= Elias von Steinmeyer =

German philologist

Elias von Steinmeyer (8 February 1848, in Nowawes, near Potsdam - 8 March 1922, in Erlangen) was a German philologist.

He studied philology at the University of Berlin, and from 1870 worked as an assistant in the private state archives in Berlin. In 1873 he was named an associate professor at the University of Strasbourg, and in 1877 became a full professor of German philology at the University of Erlangen. From 1874 to 1890 he was the editor of the Zeitschrift für deutsches Altertum. He is best known for Die kleineren althochdeutschen Sprachdenkmaler (1916) and the Althochdeutsche Glossen (five volumes, 1879-1922, with Eduard Sievers).

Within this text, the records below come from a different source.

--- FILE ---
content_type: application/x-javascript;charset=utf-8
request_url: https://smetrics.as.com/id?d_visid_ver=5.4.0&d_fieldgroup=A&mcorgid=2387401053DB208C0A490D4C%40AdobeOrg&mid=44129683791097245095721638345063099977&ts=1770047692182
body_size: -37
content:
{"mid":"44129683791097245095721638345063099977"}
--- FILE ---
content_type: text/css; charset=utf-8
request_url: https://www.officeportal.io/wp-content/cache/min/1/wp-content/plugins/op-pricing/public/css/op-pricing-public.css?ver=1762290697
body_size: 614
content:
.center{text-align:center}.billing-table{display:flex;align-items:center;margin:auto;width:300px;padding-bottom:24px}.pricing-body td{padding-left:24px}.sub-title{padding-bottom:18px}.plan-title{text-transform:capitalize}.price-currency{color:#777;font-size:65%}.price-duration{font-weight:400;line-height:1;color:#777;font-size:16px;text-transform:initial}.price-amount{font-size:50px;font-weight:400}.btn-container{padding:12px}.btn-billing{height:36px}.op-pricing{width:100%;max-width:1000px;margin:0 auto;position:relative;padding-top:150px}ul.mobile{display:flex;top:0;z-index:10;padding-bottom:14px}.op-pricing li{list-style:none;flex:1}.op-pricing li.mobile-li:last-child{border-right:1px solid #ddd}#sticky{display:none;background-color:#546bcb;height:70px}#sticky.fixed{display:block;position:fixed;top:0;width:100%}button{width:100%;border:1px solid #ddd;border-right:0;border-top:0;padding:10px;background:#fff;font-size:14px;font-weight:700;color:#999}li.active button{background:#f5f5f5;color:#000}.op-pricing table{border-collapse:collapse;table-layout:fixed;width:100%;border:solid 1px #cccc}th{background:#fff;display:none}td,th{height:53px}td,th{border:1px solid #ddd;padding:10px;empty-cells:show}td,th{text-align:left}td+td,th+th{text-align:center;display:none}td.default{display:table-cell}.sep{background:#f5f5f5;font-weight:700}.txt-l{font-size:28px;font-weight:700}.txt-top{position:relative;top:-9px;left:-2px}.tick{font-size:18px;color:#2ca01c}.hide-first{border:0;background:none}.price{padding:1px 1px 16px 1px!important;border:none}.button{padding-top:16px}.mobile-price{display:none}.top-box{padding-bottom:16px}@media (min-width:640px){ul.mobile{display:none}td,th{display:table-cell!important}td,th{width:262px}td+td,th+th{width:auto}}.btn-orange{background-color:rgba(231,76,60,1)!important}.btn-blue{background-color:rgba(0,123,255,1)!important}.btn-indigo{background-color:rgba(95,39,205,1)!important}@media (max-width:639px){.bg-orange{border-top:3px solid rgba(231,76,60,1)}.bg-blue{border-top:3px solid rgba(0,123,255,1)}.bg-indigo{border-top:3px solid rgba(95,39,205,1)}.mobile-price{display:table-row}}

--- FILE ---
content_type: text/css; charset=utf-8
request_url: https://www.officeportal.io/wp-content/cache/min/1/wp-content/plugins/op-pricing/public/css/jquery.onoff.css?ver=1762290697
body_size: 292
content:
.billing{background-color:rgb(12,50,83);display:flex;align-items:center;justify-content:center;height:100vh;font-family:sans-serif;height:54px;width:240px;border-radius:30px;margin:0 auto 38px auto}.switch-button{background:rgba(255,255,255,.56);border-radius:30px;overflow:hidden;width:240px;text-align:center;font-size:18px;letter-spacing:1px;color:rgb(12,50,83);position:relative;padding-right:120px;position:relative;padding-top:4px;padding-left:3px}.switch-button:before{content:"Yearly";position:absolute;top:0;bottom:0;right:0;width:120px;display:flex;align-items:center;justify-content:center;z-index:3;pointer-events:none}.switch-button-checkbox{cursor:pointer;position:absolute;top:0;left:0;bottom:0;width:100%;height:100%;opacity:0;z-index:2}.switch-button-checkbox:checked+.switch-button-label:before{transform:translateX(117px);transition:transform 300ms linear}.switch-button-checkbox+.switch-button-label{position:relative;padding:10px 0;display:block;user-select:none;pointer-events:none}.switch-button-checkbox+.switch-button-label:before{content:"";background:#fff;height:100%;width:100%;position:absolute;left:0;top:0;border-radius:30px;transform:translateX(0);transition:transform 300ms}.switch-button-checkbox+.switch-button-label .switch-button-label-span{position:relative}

His correspondence with Robert Priebsch was edited and published by Priebsch's son-in-law August Closs. He was the author of numerous biographies in the Allgemeine Deutsche Biographie.

== Selected published works ==
- Die Althochdeutschen Glossen, with Eduard Sievers.
  - Volume 1: Glossen zu biblischen Schriften (1879).
  - Volume 2: Glossen zu nichtbiblischen Schriften (1882).
  - Volume 3: Sachlich geordnete Glossare (1895).
  - Volume 4: Alphabetisch geordnete Glossare. Adespota. Addenda to vols 1-3. Handschriftenverzeichnis (index of manuscripts) (1898).
  - Volume 5: Ergänzungen und Untersuchungen (1922).
- Denkmäler deutscher Poesie und Prosa aus dem VIII-XII. Jahrhundert 2 vols., ed. Karl Müllenhoff and Wilhelm Scherer; 3rd ed. Berlin: Weidmann, 1892.
- Die kleineren althochdeutschen Sprachdenkmäler Berlin: Weidmann, 1916.